Do ponto de vista do alemão, o atual top 30 da ATP é muito mais forte do que no auge do Big 3 (Nadal, Federer e Novak Djokovic) quando tinha nomes de destaque como Stan Wawrinka, David Ferrer e Tomas Berdych.
“Esses eram nomes muito importantes, mas em termos de tênis, com certeza melhorou. Acho que os jogadores entre número 15 e 30, esses caras melhoraram”, opinou o alemão que curiosamente aposentou Ferrer em duelo pelo Masters de Madri em 2019 e de quem perdeu sua primeira grande partida no circuito, semifinal em Hamburgo 2014.

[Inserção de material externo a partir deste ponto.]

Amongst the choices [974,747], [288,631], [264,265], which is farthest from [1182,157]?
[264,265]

“Antes, era muito raro ver um Ferrer perder para alguém entre os 30 melhores do mundo em um Grand Slam. Isso simplesmente não acontecia”, destacou ele sobre a diferença geracional e completou: “Agora é diferente, Rublev pode perder para (Francisco) Cerúndolo em Roland Garros. Tommy Paul pode vencer Casper Ruud. Não existe mais uma diferença tão grande entre os 10 melhores como antigamente”.